O embondeiro Serafina

Mana Timbila sonecava debaixo do embondeiro, sonhando que aquela árvore gigantesca nascera, como ela, virada do avesso. A cabeça enfiada nos cheiros da terra e os membros crescendo para o Sol, numa vertigem telúrica irresistível.

  • ...

Timbila assim era, minerando no escuro os brilhos que a vida lhe escondia.

Buscando nos sonhos, a lógica cada vez mais ausente no dia-a-dia dos que, fisicamente acordados,  da razão pareciam adormecidos.

Na escola, ninguém brincava com ela porque na lógica africana não tinha alma. Nascida que era, albina,  Deus despojara-a de existência espiritual.

Era um envelope sem carta, que nunca chegaria a destino algum.

Timbila o sabia, porque assim lhe o tinham dito, e repetido,  até as lágrimas secarem e as palavras já não doerem.

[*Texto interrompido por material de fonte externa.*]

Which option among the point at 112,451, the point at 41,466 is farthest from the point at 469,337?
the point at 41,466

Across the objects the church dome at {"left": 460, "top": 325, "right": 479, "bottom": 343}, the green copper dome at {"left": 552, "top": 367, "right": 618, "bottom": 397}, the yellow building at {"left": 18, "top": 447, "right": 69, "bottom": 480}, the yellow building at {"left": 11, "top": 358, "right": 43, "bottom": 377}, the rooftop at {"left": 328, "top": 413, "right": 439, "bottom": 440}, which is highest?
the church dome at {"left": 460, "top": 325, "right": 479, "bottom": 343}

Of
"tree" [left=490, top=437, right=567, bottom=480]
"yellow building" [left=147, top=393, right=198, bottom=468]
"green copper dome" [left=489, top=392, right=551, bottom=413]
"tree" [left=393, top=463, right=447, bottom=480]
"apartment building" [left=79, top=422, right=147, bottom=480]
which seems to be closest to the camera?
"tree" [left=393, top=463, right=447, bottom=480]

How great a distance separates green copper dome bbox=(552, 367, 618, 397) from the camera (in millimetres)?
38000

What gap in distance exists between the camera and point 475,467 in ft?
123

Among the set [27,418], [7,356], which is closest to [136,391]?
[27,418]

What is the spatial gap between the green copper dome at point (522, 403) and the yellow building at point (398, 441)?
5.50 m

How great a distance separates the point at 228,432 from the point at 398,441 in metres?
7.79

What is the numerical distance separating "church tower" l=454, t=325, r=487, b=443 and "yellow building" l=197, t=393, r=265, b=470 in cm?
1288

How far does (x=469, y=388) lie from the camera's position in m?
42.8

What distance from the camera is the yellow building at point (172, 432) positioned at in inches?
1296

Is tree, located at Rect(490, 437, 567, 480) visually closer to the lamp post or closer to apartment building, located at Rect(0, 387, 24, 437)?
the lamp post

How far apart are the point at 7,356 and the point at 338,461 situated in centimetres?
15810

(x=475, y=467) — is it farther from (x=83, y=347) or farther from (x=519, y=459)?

Nem a solidão do recreio, onde fechava os olhos e sonhava ser preta como um tição. Da cor dos pneus do autocarro da escola. Mesmo. Assim tanto.

A menina não era suficientemente  nada para ser algo. Nem branca, nem preta, nem mulata.  Diziam, na crença dos seus antigos, que um albino quando morre, não tem outro mundo para onde ir. Apenas, pura e simplesmente, desaparece.

Mesmo assim, ou, talvez,  por isso mesmo, Timbila ia à igreja,  rezar a um Deus sem cor. Fechava os olhos e imaginava-se arco-íris, onde cada um, de cada raça, se revia numa tonalidade ou no somatória delas.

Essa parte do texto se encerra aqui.